この国の名前を正直に日本語読みすると、“ぼっかい”ですが、どういうわけか私は昔から“パルへ”と呼んでおります。
ハングル語読みだと思います。
番組中でロシアの学者さんが、この国名を何と呼んでいるのかがイマイチ聞き取れませんで……モヘイとかモハイとか言っている様な?
もしかして中国語読みなのかしら??

『続日本紀』では常に『高麗』の名前で出て来るせいか、私の頭の中ではこの国は韓族による国だと勝手な解釈ができておりまして、間違っても靺鞨の国だとか、中国の古代国家だなんて認識がないのですね(^_^;)

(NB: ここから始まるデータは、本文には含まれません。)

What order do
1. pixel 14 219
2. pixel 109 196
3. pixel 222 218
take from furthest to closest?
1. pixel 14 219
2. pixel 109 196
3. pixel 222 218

それはともあれ……何か腑に落ちない内容なんですよね。
今回は誰に気を使ってるんだ???
もしかして中国?

確かに奈良時代の始め頃、東北辺りに漂着した渤海使は、新羅と唐に挟み撃ちをされかねないと、海を隔てた日本への軍事同盟を持ちかけます。
確かこの時は、二代目の王様の大武芸だったかな。
日本側はと申しますと、もちろん聖武天皇の若い頃なのですが、太政官を牛耳るのは左大臣の長屋王……(ーー゛)
これで果たして交渉は巧く行くかと思う通り、日本側はハッキリとした返事をしていないはずです。
ところがこの直後、長屋王は謀反の疑いで失脚します。
そして次のトップは大納言、多治比池守なんて年寄りは押しのけて、藤原南家の武智麻呂が台頭してきます。
かくしてここに、最初の新羅攻撃の計画が持ち上がり、渤海側にも色好い返事をしようという動きに出るのですが……
障害となるもの、それは新羅から遣って来た……豌豆瘡、つまり天然痘の流行です。
これによって太政官は壊滅状態、国内がシッチャカメッチャカだってのに、国外になんて構っている暇はありませんわ(@_@;)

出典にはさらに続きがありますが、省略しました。